Work required:
Reproduce each entry below exactly, without omitting any.

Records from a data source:

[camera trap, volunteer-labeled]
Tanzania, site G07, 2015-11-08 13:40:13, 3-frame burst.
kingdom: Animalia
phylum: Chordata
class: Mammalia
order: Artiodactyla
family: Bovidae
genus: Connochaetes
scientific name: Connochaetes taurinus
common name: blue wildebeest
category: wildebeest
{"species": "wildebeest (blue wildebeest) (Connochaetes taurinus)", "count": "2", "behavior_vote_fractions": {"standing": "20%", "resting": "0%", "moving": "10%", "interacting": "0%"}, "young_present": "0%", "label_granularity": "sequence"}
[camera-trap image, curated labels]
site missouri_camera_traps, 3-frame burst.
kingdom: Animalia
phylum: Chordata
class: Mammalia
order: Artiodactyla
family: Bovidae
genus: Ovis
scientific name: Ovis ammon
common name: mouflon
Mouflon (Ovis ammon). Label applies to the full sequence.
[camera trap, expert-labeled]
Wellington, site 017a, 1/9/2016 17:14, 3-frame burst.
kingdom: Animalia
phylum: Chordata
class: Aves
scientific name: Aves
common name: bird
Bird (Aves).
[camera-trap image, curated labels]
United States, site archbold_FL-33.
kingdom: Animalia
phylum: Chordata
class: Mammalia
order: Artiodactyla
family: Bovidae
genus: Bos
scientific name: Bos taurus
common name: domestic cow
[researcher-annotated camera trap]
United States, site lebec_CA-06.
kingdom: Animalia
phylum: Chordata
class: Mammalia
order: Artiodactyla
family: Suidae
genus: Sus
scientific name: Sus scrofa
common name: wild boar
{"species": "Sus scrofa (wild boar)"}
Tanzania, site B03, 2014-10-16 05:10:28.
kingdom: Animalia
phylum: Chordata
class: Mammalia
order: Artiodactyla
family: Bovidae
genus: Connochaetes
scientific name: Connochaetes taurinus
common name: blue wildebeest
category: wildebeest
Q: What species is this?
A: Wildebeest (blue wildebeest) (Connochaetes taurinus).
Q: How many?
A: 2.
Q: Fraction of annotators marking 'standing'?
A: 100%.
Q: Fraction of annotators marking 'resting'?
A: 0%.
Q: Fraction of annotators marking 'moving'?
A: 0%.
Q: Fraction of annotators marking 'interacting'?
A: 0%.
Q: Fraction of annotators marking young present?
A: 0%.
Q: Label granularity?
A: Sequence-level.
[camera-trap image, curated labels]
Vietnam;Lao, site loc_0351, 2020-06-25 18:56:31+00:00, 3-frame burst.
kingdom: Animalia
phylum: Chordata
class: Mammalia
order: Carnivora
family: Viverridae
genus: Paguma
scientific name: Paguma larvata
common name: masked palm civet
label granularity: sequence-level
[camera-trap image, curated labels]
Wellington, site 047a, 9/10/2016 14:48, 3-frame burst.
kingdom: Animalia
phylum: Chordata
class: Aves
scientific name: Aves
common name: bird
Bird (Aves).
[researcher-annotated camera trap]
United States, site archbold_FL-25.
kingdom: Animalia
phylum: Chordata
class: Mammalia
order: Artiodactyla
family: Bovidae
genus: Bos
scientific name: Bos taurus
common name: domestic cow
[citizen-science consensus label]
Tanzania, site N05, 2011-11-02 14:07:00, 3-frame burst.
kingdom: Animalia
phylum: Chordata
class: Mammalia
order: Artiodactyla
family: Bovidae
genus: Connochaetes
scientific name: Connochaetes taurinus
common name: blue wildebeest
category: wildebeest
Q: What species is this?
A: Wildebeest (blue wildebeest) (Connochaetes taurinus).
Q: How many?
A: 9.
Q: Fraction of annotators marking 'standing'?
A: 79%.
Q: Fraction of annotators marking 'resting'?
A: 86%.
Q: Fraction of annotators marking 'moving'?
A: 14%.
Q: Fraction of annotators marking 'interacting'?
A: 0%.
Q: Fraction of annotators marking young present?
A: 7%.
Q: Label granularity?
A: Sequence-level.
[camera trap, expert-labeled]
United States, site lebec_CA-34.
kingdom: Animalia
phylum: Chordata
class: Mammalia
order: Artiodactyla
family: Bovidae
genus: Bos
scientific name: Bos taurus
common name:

Written reply:
[camera trap, volunteer-labeled]
Tanzania, site G07, 2015-11-08 13:40:13, 3-frame burst.
kingdom: Animalia
phylum: Chordata
class: Mammalia
order: Artiodactyla
family: Bovidae
genus: Connochaetes
scientific name: Connochaetes taurinus
common name: blue wildebeest
category: wildebeest
{"species": "wildebeest (blue wildebeest) (Connochaetes taurinus)", "count": "2", "behavior_vote_fractions": {"standing": "20%", "resting": "0%", "moving": "10%", "interacting": "0%"}, "young_present": "0%", "label_granularity": "sequence"}
[camera-trap image, curated labels]
site missouri_camera_traps, 3-frame burst.
kingdom: Animalia
phylum: Chordata
class: Mammalia
order: Artiodactyla
family: Bovidae
genus: Ovis
scientific name: Ovis ammon
common name: mouflon
Mouflon (Ovis ammon). Label applies to the full sequence.
[camera trap, expert-labeled]
Wellington, site 017a, 1/9/2016 17:14, 3-frame burst.
kingdom: Animalia
phylum: Chordata
class: Aves
scientific name: Aves
common name: bird
Bird (Aves).
[camera-trap image, curated labels]
United States, site archbold_FL-33.
kingdom: Animalia
phylum: Chordata
class: Mammalia
order: Artiodactyla
family: Bovidae
genus: Bos
scientific name: Bos taurus
common name: domestic cow
[researcher-annotated camera trap]
United States, site lebec_CA-06.
kingdom: Animalia
phylum: Chordata
class: Mammalia
order: Artiodactyla
family: Suidae
genus: Sus
scientific name: Sus scrofa
common name: wild boar
{"species": "Sus scrofa (wild boar)"}
Tanzania, site B03, 2014-10-16 05:10:28.
kingdom: Animalia
phylum: Chordata
class: Mammalia
order: Artiodactyla
family: Bovidae
genus: Connochaetes
scientific name: Connochaetes taurinus
common name: blue wildebeest
category: wildebeest
Q: What species is this?
A: Wildebeest (blue wildebeest) (Connochaetes taurinus).
Q: How many?
A: 2.
Q: Fraction of annotators marking 'standing'?
A: 100%.
Q: Fraction of annotators marking 'resting'?
A: 0%.
Q: Fraction of annotators marking 'moving'?
A: 0%.
Q: Fraction of annotators marking 'interacting'?
A: 0%.
Q: Fraction of annotators marking young present?
A: 0%.
Q: Label granularity?
A: Sequence-level.
[camera-trap image, curated labels]
Vietnam;Lao, site loc_0351, 2020-06-25 18:56:31+00:00, 3-frame burst.
kingdom: Animalia
phylum: Chordata
class: Mammalia
order: Carnivora
family: Viverridae
genus: Paguma
scientific name: Paguma larvata
common name: masked palm civet
label granularity: sequence-level
[camera-trap image, curated labels]
Wellington, site 047a, 9/10/2016 14:48, 3-frame burst.
kingdom: Animalia
phylum: Chordata
class: Aves
scientific name: Aves
common name: bird
Bird (Aves).
[researcher-annotated camera trap]
United States, site archbold_FL-25.
kingdom: Animalia
phylum: Chordata
class: Mammalia
order: Artiodactyla
family: Bovidae
genus: Bos
scientific name: Bos taurus
common name: domestic cow
[citizen-science consensus label]
Tanzania, site N05, 2011-11-02 14:07:00, 3-frame burst.
kingdom: Animalia
phylum: Chordata
class: Mammalia
order: Artiodactyla
family: Bovidae
genus: Connochaetes
scientific name: Connochaetes taurinus
common name: blue wildebeest
category: wildebeest
Q: What species is this?
A: Wildebeest (blue wildebeest) (Connochaetes taurinus).
Q: How many?
A: 9.
Q: Fraction of annotators marking 'standing'?
A: 79%.
Q: Fraction of annotators marking 'resting'?
A: 86%.
Q: Fraction of annotators marking 'moving'?
A: 14%.
Q: Fraction of annotators marking 'interacting'?
A: 0%.
Q: Fraction of annotators marking young present?
A: 7%.
Q: Label granularity?
A: Sequence-level.
[camera trap, expert-labeled]
United States, site lebec_CA-34.
kingdom: Animalia
phylum: Chordata
class: Mammalia
order: Artiodactyla
family: Bovidae
genus: Bos
scientific name: Bos taurus
common name:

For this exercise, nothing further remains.